What this task involves:
Keep to the lines from the one with "United States, site archbold_FL-07." through the end of the data, and write them out exactly.

Data:
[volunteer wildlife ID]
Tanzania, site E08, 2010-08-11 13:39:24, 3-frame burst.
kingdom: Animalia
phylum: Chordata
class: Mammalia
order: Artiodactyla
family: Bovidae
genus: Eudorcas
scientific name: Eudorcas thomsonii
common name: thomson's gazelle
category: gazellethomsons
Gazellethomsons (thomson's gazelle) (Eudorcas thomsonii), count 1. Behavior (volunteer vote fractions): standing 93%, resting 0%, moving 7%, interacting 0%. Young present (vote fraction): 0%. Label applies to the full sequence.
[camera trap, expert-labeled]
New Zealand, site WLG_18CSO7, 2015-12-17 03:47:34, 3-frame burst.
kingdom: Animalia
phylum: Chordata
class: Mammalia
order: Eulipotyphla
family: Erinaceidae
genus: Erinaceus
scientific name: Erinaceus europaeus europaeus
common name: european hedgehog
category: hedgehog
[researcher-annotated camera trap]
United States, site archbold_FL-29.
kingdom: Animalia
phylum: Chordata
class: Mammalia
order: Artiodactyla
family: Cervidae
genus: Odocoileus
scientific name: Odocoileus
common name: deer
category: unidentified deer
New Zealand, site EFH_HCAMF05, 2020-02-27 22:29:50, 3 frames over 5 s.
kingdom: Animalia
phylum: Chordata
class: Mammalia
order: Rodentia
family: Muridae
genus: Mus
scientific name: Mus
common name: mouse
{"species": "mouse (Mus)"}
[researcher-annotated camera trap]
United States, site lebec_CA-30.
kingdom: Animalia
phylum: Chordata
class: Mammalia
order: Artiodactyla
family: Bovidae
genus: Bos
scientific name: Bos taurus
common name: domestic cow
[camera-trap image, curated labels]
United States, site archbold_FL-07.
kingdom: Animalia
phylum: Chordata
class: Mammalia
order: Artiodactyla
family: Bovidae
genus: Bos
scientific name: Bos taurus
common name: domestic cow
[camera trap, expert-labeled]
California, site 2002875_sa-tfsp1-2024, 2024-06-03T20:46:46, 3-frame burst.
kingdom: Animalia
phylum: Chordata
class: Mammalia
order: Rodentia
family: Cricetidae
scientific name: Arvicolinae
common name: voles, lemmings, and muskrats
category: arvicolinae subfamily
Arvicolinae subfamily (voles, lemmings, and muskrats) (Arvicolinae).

Answer for the task:
United States, site archbold_FL-07.
kingdom: Animalia
phylum: Chordata
class: Mammalia
order: Artiodactyla
family: Bovidae
genus: Bos
scientific name: Bos taurus
common name: domestic cow
[camera trap, expert-labeled]
California, site 2002875_sa-tfsp1-2024, 2024-06-03T20:46:46, 3-frame burst.
kingdom: Animalia
phylum: Chordata
class: Mammalia
order: Rodentia
family: Cricetidae
scientific name: Arvicolinae
common name: voles, lemmings, and muskrats
category: arvicolinae subfamily
Arvicolinae subfamily (voles, lemmings, and muskrats) (Arvicolinae).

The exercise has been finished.